Although this study shows the black-white IQ gap is highly genetic, several similar studies beg to differ. Tizard (1974) compared black, white and mixed-race kids raised in English residential nurseries and found that the only significant IQ difference favored the non-white kids. A problem with this study is that the children were extremely young (below age 5) and ethnic differences in maturation rates favor black kids. A bigger problem with this study is that the parents of the black kids appeared to be immigrants (African or West Indian) and immigrants are often hyper-selected for IQ (see Indian Americans).

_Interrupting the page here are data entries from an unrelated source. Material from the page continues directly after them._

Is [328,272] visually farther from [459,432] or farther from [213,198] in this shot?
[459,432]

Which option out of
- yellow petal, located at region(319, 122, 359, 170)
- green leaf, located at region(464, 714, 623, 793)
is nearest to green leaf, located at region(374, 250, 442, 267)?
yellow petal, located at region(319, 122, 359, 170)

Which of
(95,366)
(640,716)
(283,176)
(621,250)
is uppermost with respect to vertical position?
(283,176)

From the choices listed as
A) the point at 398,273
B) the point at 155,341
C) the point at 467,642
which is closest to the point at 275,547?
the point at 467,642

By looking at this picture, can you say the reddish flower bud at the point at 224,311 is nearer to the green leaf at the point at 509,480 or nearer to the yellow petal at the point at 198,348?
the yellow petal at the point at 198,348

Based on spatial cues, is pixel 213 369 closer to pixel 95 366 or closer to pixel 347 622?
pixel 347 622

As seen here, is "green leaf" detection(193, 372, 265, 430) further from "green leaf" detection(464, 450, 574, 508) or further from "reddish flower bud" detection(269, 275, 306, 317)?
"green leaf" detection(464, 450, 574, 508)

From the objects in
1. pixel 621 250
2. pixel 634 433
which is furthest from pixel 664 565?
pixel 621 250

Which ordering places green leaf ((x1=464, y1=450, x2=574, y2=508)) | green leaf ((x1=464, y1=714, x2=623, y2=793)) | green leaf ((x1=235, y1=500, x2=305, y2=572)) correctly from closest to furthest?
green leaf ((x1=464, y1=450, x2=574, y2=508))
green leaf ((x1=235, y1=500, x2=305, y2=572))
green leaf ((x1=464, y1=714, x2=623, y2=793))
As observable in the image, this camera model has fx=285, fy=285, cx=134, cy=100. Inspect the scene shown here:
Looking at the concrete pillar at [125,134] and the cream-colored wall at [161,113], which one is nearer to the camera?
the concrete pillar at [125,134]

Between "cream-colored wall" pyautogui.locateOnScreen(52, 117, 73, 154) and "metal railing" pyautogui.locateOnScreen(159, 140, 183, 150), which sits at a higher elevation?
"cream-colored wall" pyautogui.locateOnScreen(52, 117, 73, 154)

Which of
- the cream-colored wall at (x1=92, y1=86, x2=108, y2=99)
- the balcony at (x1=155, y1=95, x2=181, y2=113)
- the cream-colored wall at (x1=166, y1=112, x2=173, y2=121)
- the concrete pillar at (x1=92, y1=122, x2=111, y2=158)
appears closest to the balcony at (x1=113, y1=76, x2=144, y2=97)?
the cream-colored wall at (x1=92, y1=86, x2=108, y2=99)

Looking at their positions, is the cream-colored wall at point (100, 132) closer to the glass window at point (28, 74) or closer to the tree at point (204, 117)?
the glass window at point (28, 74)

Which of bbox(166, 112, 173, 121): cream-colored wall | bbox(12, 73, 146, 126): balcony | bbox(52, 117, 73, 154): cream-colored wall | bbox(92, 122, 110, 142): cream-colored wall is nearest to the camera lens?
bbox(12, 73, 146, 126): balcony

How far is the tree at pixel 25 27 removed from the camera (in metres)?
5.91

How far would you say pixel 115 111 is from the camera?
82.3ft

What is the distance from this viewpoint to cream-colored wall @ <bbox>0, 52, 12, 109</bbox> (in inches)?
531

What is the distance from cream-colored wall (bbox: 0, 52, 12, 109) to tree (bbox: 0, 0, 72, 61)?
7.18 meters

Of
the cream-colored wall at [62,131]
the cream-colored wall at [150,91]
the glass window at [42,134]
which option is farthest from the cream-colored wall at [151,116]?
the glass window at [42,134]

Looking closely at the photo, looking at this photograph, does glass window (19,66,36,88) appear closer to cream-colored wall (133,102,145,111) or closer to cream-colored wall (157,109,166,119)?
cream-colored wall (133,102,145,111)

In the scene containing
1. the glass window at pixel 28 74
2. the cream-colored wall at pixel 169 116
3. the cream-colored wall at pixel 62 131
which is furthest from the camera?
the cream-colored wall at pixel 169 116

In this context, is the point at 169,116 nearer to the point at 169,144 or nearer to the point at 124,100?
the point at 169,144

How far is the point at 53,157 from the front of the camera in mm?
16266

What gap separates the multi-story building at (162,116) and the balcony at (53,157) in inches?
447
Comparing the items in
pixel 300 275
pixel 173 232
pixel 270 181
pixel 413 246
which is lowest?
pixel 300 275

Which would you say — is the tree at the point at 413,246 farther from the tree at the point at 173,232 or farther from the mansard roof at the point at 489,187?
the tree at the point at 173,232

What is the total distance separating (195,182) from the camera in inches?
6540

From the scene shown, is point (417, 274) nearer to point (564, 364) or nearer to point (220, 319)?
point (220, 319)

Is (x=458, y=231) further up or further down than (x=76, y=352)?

A second study by Eyferth (1961) found that the biological illegitimate children of white German women had a mean IQ of 97.2 if the biological father was was a white soldier and 96.5 if the biological father was a black soldier (a trivial difference). Both the white and mixed kids were raised by their biological white mothers. One problem with this study is that the biological fathers of both races would have been screened to have similar IQ’s because at the time, only the highest scoring 97% of whites and highest scoring 70% of blacks passed the Army General Classification Test and were allowed to be U.S. soldiers. In addition, 20% to 25% of the “black fathers” were not African-American or even black Africans, but rather French North Africans (non-white caucasoids or “dark whites” as they are sometimes called). In addition, there was no follow-up to measure the adult IQ of the children.
A third study by Moore (1986) included a section where he looked at sub-samples of children adopted by white parents. He found that nine adopted kids with two black biological parents averaged 2 IQ points higher than 14 adopted kids with only one biological black parent but the sample size was quite small, I don’t know anything about the bio-parents and again, no followup when the kids were older.